Kate se encogió de hombros. La ropa era lo último que le importaba en ese momento. Observó el lienzo grande y sin pintar, con unas indicaciones aproximadas de las formas en carboncillo.

– ¿Esta obra es para alguna exposición en concreto?

– Si la acabo, para la exposición del Contemporáneo de este verano. -Willie exprimió unas gotas de pintura roja y blanca en la paleta de cristal-. Mis dos obras para la Bienal de Venecia se despacharon el otro día. Irás a Venecia, ¿no?

– Sí, claro.

– Perfecto.

Willie hizo girar un pincel de cerdas blanco entre la pintura rojo cremosa y blanca titanio, los dos colores esposados momentáneamente en un motivo ondulante de franjas antes de que cada uno de ellos adoptara una identidad propia para formar un rosa suntuoso.

– He intentado encontrarle un sentido a la muerte de Elena -dijo.

– No sé si es posible.

– Para mí, la única forma de encontrarle sentido a algo, y quizá suene mal o pretencioso, no sé, es a través de mi obra.

– Los artistas siempre intentan arreglar su mundo destrozado con el arte -dijo Kate-. Y tienes suerte de contar con tu arte. Créeme.

Willie acercó el pincel cargado al lienzo, al principio con cuidado, luego restregándolo arriba y abajo, adelante y atrás, como si deseara aplicar la pintura en el interior del lienzo en vez de sobre el mismo. Un rostro empezó a tomar forma.

– A lo mejor es que he intentado compensar algo, mi infancia, ya sabes, como si pudiera arreglar algo siendo artista.

Dejó el pincel, desenroscó el tapón de un frasco, vertió un líquido untuoso y denso en una botella de cuello ancho. Aceite de linaza. Kate lo reconoció por el color dorado y el olor característico: aceitoso y dulce. Luego añadió barniz dammar, amarillo pálido, como el vino blanco; una gota de secador de cobalto y, por último, aguarrás. Volvió a taponar bien la botella y lo agitó con cuidado para formar una emulsión.

Verdaderamente es un laboratorio, pensó Kate. Le había visto hacer aquello con anterioridad, y también a otros pintores, aquella creación del diluyente de un pintor; la mezcla característica que creaban para añadir a su pintura o pigmentos secos para ayudarles a conseguir el efecto deseado: resbaladizo o seco, graso o fino.
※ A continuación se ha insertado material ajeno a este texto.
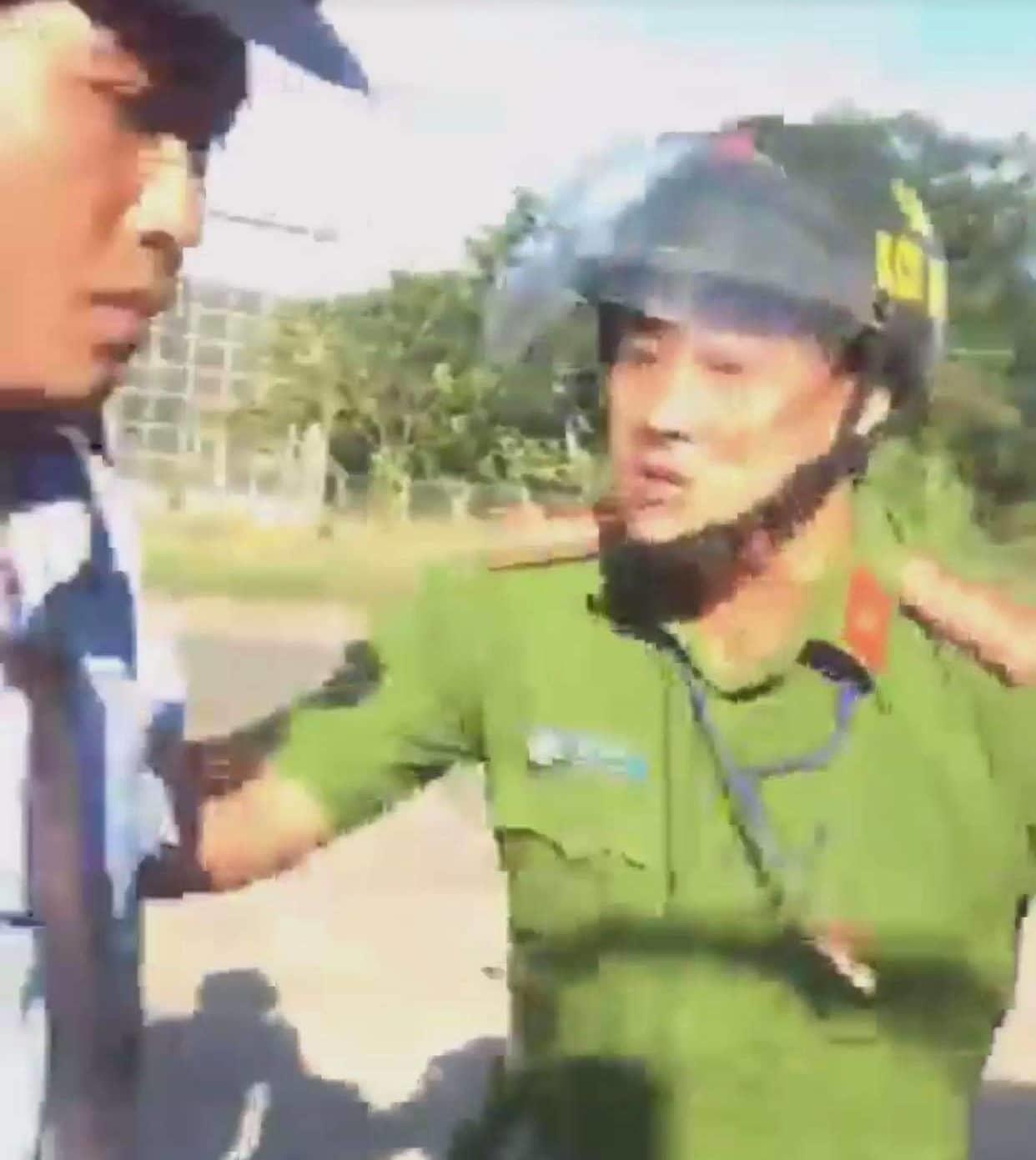 Tạm đình chỉ công tác thiếu tá công an chửi bới tài xế ở Bình Phước - Ảnh 1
– Muy idealista, ¿no? -dijo Willie.

– El idealismo es bueno, Willie. -¿Podría Kate seguir conservando el suyo?

Willie vertió un poco del diluyente recién mezclado en una lata de metal limpia, sumergió el pincel en ella y esta vez, cuando lo colocó sobre el lienzo, la pintura se deslizó, traslúcida, luminosa. Luego, con otro pincel, delineó la silueta rosa con negro azabache, dio un paso atrás para observarla unos segundos y entonces agarró un trapo y la borró, aunque quedaron restos de negro en el interior y alrededor del óvalo rosa, rasgos fantasmagóricos de lo que había sido: arrepentimiento instantáneo.

A Kate le fascinaba el proceso, siempre le había fascinado esa magia llamada pintura. Era la primera vez desde hacía varios días que sentía algo que no fuera dolor, angustia o desconfianza.

– Pero no hay forma de arreglar lo que le ocurrió a Elena con mi arte. Es como si crear arte ya no tuviera una función. -De pronto dejó de trabajar y soltó el pincel sobre la paleta.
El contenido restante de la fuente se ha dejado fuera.